Exercise:
For the entries that follow, restate word for word the line containing "United States, site lebec_CA-05.", the line containing "family: Troglodytidae", and every line that lies between them.

Records provided Start Marker

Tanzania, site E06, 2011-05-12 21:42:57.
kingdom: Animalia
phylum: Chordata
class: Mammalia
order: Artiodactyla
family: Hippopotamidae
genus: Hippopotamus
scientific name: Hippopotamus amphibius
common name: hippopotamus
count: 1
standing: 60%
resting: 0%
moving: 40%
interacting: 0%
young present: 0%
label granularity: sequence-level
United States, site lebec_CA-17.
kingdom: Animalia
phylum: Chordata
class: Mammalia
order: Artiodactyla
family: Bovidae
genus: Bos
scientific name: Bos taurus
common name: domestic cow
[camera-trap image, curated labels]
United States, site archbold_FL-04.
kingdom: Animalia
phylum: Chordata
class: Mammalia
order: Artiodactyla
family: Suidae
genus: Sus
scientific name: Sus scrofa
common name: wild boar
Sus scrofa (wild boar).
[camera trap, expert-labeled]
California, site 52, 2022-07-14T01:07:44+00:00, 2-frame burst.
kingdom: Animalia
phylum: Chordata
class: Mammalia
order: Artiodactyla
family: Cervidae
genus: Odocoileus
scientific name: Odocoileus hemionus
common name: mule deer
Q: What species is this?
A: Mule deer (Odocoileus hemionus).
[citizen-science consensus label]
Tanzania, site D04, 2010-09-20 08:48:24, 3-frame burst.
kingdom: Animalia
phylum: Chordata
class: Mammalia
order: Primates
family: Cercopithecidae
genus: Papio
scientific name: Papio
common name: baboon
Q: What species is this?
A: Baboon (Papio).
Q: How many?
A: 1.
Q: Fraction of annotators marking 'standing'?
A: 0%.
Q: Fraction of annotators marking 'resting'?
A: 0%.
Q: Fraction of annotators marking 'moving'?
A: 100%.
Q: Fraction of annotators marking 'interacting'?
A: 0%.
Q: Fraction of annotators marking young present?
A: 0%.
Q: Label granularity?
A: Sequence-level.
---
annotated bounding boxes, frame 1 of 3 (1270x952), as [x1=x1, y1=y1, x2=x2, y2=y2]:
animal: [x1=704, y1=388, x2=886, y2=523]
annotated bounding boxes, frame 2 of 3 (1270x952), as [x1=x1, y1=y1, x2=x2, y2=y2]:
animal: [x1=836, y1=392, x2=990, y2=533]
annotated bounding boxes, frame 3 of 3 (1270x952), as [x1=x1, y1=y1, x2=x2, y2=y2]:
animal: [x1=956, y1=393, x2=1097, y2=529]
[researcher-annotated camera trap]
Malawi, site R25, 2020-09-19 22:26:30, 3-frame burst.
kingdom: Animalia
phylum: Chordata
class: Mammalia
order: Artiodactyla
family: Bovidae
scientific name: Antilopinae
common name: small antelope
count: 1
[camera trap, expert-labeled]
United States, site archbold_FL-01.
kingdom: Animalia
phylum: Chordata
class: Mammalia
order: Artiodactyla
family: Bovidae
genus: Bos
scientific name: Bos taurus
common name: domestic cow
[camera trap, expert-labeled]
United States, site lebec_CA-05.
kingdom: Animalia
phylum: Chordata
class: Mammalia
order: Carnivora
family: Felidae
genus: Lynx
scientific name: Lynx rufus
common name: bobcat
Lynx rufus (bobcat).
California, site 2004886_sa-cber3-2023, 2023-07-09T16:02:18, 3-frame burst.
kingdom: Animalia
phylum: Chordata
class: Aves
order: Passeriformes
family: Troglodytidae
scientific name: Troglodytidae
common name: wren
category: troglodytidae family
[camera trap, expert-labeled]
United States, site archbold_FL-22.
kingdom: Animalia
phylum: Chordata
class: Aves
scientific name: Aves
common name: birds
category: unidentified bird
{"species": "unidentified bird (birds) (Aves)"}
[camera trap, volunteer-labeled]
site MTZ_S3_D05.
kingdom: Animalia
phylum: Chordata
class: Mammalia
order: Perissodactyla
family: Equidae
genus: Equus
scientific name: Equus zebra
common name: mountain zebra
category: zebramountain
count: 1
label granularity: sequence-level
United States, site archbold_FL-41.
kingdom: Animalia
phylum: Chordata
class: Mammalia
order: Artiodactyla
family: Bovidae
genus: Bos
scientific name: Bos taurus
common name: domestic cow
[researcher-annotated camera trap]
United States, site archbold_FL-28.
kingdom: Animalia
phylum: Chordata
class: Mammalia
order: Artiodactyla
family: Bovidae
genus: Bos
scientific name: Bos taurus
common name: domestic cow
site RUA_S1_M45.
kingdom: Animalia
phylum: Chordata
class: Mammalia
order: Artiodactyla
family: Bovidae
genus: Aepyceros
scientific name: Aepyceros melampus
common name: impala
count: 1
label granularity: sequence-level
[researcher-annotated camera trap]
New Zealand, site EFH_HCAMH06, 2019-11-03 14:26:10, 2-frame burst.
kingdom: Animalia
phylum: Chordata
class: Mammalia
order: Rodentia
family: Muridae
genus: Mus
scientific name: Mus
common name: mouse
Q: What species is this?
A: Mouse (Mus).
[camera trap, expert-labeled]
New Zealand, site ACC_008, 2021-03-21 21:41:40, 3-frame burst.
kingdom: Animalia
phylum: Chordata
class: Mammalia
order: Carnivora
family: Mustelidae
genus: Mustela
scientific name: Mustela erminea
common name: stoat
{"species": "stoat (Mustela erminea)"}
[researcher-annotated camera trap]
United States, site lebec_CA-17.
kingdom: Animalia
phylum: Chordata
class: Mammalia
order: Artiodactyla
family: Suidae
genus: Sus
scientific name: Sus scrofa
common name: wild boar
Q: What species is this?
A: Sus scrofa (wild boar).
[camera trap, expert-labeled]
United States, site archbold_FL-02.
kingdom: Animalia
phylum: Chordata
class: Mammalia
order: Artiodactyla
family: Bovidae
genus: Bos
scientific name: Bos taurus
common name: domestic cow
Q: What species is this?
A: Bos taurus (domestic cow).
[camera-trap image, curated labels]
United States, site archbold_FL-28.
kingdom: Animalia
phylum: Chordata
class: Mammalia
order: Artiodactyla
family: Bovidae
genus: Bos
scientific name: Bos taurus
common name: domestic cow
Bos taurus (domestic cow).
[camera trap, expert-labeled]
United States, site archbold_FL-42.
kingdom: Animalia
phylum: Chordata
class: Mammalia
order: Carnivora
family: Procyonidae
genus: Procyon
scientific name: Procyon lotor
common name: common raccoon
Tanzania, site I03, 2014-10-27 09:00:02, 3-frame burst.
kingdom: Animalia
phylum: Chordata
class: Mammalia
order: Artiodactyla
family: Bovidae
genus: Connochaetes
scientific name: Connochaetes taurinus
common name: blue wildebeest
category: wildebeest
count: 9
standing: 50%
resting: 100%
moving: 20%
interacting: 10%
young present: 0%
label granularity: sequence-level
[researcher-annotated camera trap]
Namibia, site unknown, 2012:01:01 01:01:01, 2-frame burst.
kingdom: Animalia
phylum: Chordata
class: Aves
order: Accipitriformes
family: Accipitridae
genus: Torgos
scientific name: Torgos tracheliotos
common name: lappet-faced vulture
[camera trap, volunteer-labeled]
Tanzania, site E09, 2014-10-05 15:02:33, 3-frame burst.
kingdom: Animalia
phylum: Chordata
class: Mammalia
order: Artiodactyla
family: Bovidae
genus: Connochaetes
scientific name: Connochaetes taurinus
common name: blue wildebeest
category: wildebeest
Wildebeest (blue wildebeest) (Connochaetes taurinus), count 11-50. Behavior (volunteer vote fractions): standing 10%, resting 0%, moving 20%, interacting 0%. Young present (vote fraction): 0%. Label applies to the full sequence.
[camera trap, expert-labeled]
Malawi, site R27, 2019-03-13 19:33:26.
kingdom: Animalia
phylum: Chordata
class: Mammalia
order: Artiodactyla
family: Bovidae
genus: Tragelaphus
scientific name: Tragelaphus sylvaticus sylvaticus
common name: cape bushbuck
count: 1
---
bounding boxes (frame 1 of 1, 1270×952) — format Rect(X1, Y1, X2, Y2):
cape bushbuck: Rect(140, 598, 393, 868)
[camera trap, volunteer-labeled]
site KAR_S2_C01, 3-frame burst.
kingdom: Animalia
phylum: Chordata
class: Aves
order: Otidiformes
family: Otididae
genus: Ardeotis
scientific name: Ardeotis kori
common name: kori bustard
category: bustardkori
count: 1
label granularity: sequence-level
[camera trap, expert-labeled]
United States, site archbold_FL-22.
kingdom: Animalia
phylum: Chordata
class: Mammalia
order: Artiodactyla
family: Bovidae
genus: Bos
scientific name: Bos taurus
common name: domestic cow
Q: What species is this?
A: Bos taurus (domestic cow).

Records provided End Marker

Answer section:
United States, site lebec_CA-05.
kingdom: Animalia
phylum: Chordata
class: Mammalia
order: Carnivora
family: Felidae
genus: Lynx
scientific name: Lynx rufus
common name: bobcat
Lynx rufus (bobcat).
California, site 2004886_sa-cber3-2023, 2023-07-09T16:02:18, 3-frame burst.
kingdom: Animalia
phylum: Chordata
class: Aves
order: Passeriformes
family: Troglodytidae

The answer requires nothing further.